Apenas deshace la mochila y después de arreglar todos los trámites bananeros para registrarse en el hotel, sale a pasear por las pequeñas calles de la ciudad, necesita respirar el aire del otro lado del mundo.

Pasan los días, poco apoco descubre los tranquilos paisajes de una de las ciudades más amables del mundo. En los primeros días hace todo lo que se debe hacer en Luang Prabang. Visita todos los templos que debe visitar, pasea por los jardines del Palacio Real, entabla conversaciones con los monjes budistas, navega por el Mekong y el Khan y se sienta cada noche a cenar en alguna terraza a orillas de ambos ríos. Después del postre y beberse todo el vino, se acerca al mercado nocturno y se toma la última cerveza antes de irse a dormir.

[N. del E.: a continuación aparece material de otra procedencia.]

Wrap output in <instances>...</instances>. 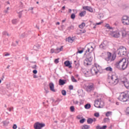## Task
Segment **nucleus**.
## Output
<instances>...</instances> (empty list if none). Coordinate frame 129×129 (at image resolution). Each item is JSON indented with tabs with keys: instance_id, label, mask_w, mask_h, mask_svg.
I'll list each match as a JSON object with an SVG mask.
<instances>
[{
	"instance_id": "09e8293b",
	"label": "nucleus",
	"mask_w": 129,
	"mask_h": 129,
	"mask_svg": "<svg viewBox=\"0 0 129 129\" xmlns=\"http://www.w3.org/2000/svg\"><path fill=\"white\" fill-rule=\"evenodd\" d=\"M83 50H79L78 51V53H79V54H82V53H83Z\"/></svg>"
},
{
	"instance_id": "603ef678",
	"label": "nucleus",
	"mask_w": 129,
	"mask_h": 129,
	"mask_svg": "<svg viewBox=\"0 0 129 129\" xmlns=\"http://www.w3.org/2000/svg\"><path fill=\"white\" fill-rule=\"evenodd\" d=\"M12 109H14V107L9 108H8V110H9V111H12Z\"/></svg>"
},
{
	"instance_id": "4be33fe9",
	"label": "nucleus",
	"mask_w": 129,
	"mask_h": 129,
	"mask_svg": "<svg viewBox=\"0 0 129 129\" xmlns=\"http://www.w3.org/2000/svg\"><path fill=\"white\" fill-rule=\"evenodd\" d=\"M66 84V80H63L62 79H59L58 81L59 85H64Z\"/></svg>"
},
{
	"instance_id": "a878e982",
	"label": "nucleus",
	"mask_w": 129,
	"mask_h": 129,
	"mask_svg": "<svg viewBox=\"0 0 129 129\" xmlns=\"http://www.w3.org/2000/svg\"><path fill=\"white\" fill-rule=\"evenodd\" d=\"M12 23L13 25H16L19 23V20L18 19H13L12 21Z\"/></svg>"
},
{
	"instance_id": "bf43d9fd",
	"label": "nucleus",
	"mask_w": 129,
	"mask_h": 129,
	"mask_svg": "<svg viewBox=\"0 0 129 129\" xmlns=\"http://www.w3.org/2000/svg\"><path fill=\"white\" fill-rule=\"evenodd\" d=\"M34 78H37V76H36L35 75H34L33 76Z\"/></svg>"
},
{
	"instance_id": "f3484780",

Los días se enredan plácidos y como un rosario budista, los meses van pasando como cuentas entre sus dedos. El dolor ha vuelto.

Todas aquellas pastillas parecen no hacerle efecto, acude a curanderos locales. Prueba infusiones y hierbas. Lo hace más por diversión que por convicción. Se mueve cada vez menos y dedica la mayor parte del día a leer tumbado en una hamaca entre las orillas de los dos ríos. Ahora mira el grandioso Mekong y se despide con un gesto liviano, sabe que él está a punto de desembocar en el mar. Cierra los ojos y piensa en su vida. El viaje está a punto de terminar, ya no quedan más guías que leer. No se puede ser más feliz en la tristeza. Está tranquilo y en paz.

El libro cae al suelo de entre sus manos. Se ha quedado abierto por el principio del último capítulo. Es la Odisea. Canto XXIV. El Pacto. Odiseo abandona la lucha por fin y acepta el pacto que le propone la hija de Zeus.